Convert the data from the line containing "Observing this image, at" through the end of the data into a JSON list of strings, one string per line, with blank lines omitted.

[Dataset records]
------------------------------------------------------------

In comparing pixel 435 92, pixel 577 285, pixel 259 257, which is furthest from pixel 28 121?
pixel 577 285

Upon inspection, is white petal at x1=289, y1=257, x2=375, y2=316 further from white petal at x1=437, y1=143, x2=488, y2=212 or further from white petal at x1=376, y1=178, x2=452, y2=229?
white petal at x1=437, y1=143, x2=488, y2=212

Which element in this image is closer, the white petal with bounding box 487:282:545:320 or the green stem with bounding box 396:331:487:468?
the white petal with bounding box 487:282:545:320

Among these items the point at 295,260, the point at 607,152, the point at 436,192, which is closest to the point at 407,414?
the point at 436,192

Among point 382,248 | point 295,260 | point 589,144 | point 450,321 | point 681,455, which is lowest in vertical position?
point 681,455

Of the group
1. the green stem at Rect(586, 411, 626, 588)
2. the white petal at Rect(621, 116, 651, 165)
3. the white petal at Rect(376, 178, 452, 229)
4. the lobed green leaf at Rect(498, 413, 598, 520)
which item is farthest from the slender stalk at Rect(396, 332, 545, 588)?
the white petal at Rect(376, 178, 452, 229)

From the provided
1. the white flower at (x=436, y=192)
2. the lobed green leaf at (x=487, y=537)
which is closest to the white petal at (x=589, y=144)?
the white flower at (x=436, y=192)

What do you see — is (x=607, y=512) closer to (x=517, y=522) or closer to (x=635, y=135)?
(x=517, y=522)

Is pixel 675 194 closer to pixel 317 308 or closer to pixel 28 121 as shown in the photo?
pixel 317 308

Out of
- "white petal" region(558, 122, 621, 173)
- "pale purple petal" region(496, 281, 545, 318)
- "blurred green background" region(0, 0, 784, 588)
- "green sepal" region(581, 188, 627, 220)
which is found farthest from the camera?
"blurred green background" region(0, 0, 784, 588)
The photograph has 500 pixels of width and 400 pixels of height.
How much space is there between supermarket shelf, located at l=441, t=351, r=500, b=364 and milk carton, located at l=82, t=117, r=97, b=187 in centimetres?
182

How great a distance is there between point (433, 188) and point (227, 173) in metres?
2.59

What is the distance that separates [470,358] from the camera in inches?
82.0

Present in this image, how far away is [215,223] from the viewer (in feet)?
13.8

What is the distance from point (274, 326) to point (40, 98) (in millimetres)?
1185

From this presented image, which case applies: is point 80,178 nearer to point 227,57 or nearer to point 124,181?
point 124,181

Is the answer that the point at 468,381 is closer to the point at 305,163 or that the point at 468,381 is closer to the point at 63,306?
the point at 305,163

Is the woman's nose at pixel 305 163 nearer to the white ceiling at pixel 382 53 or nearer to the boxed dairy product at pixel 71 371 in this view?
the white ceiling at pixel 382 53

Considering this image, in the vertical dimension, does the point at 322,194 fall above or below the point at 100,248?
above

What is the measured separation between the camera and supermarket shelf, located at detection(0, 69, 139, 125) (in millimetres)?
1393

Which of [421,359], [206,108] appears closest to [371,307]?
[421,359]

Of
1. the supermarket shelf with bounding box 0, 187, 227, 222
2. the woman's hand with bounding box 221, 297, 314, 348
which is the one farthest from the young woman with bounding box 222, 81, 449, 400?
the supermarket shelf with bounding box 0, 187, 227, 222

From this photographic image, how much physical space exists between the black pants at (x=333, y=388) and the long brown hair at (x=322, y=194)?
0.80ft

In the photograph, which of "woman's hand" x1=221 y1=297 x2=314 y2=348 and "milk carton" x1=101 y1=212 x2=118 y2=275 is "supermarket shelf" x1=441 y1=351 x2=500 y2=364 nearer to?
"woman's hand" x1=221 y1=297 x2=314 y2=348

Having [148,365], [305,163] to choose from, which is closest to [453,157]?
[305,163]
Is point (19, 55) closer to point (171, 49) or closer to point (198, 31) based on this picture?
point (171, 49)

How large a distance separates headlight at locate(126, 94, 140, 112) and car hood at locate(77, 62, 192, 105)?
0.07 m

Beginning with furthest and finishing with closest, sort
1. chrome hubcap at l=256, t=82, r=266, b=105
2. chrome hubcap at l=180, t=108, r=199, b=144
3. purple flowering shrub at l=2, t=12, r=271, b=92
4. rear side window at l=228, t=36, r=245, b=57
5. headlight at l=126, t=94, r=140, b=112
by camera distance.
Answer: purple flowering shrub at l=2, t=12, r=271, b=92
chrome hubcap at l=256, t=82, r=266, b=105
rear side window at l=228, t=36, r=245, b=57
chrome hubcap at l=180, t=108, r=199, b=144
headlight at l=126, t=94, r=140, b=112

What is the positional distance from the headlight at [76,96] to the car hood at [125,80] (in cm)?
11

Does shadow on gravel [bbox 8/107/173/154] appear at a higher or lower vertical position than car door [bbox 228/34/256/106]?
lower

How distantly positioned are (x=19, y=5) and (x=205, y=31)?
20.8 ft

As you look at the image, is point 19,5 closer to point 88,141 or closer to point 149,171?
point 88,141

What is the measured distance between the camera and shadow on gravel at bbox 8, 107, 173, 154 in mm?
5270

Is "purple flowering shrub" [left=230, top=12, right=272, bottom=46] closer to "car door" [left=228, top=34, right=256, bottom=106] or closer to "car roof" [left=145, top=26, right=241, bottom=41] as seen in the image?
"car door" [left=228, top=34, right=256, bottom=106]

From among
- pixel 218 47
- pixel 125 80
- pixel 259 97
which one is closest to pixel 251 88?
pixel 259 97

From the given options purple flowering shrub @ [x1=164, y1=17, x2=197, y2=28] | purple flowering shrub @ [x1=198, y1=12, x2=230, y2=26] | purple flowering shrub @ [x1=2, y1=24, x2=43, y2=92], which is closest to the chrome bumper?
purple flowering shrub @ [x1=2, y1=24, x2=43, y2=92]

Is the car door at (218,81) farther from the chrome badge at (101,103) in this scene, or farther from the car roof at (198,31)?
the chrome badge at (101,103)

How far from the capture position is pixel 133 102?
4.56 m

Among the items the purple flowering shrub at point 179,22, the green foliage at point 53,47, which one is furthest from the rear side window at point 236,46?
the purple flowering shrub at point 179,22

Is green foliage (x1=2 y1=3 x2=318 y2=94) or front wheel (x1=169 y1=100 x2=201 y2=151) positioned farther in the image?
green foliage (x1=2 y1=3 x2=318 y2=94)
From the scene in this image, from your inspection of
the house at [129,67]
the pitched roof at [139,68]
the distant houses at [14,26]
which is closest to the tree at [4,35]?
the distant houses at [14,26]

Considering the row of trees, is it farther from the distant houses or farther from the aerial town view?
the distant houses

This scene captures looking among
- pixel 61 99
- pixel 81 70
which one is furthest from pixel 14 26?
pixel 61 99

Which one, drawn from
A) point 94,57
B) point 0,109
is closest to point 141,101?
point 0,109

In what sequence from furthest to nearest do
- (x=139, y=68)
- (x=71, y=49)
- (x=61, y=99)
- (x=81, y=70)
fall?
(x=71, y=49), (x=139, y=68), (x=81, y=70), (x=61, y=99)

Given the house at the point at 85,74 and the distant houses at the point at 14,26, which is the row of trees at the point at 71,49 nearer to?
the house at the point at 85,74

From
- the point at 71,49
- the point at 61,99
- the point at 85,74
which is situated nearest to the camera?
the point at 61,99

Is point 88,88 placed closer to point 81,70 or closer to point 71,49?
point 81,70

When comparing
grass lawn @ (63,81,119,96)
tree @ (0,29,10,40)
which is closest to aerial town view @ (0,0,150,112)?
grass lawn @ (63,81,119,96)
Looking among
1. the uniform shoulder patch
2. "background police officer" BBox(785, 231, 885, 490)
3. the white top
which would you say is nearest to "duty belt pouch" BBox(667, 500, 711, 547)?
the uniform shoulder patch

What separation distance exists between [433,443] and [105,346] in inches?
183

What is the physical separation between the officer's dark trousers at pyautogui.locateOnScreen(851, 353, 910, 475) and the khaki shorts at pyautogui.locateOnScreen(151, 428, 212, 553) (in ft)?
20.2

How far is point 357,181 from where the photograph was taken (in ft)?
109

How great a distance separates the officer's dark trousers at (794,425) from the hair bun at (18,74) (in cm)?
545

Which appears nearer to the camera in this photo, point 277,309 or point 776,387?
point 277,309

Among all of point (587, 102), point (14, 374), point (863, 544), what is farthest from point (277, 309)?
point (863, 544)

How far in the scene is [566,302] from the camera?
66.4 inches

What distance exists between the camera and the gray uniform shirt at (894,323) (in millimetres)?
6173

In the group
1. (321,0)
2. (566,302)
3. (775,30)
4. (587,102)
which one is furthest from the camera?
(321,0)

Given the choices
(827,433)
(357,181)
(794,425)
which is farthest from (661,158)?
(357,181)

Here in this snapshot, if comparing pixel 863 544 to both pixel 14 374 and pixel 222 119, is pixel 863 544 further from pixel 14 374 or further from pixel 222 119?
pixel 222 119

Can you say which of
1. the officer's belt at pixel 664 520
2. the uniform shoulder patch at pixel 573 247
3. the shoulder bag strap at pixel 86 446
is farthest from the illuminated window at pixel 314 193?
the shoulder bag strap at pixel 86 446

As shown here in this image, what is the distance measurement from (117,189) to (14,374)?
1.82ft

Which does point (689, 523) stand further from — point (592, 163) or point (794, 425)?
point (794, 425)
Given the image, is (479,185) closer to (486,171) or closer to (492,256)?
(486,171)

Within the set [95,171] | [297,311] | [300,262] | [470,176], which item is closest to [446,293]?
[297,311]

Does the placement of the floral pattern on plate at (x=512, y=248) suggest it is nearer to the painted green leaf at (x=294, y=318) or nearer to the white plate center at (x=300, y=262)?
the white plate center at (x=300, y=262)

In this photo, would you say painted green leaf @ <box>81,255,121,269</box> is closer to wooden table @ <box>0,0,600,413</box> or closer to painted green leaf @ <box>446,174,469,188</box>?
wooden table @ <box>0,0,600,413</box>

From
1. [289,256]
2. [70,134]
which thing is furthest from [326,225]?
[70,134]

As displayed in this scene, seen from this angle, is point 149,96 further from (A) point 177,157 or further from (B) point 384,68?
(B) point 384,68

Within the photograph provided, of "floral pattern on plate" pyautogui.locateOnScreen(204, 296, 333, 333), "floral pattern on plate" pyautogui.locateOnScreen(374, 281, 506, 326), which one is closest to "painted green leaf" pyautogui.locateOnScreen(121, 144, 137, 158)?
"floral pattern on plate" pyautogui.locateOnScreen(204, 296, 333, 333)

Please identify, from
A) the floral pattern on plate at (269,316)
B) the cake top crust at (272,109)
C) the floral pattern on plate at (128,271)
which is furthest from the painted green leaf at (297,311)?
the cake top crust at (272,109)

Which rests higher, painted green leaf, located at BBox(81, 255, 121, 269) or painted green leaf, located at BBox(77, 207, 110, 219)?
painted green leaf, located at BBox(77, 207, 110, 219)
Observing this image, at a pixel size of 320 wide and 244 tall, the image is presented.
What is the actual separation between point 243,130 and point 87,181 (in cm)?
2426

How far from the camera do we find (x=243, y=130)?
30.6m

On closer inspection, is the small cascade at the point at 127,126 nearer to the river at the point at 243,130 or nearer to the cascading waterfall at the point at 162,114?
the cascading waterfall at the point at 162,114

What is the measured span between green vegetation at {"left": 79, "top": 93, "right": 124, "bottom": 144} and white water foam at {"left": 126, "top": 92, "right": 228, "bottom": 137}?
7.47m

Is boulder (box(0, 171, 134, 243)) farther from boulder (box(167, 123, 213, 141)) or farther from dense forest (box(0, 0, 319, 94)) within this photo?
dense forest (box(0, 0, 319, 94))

------------------------------------------------------------

EXERCISE SOLUTION ::
[
  "Observing this image, at a pixel size of 320 wide and 244 tall, the image is presented.",
  "What is the actual separation between point 243,130 and point 87,181 (in cm)?",
  "2426",
  "How far from the camera do we find (x=243, y=130)?",
  "30.6m",
  "On closer inspection, is the small cascade at the point at 127,126 nearer to the river at the point at 243,130 or nearer to the cascading waterfall at the point at 162,114?",
  "the cascading waterfall at the point at 162,114",
  "What is the measured span between green vegetation at {\"left\": 79, \"top\": 93, \"right\": 124, \"bottom\": 144} and white water foam at {\"left\": 126, \"top\": 92, \"right\": 228, \"bottom\": 137}?",
  "7.47m",
  "Is boulder (box(0, 171, 134, 243)) farther from boulder (box(167, 123, 213, 141)) or farther from dense forest (box(0, 0, 319, 94)) within this photo?",
  "dense forest (box(0, 0, 319, 94))"
]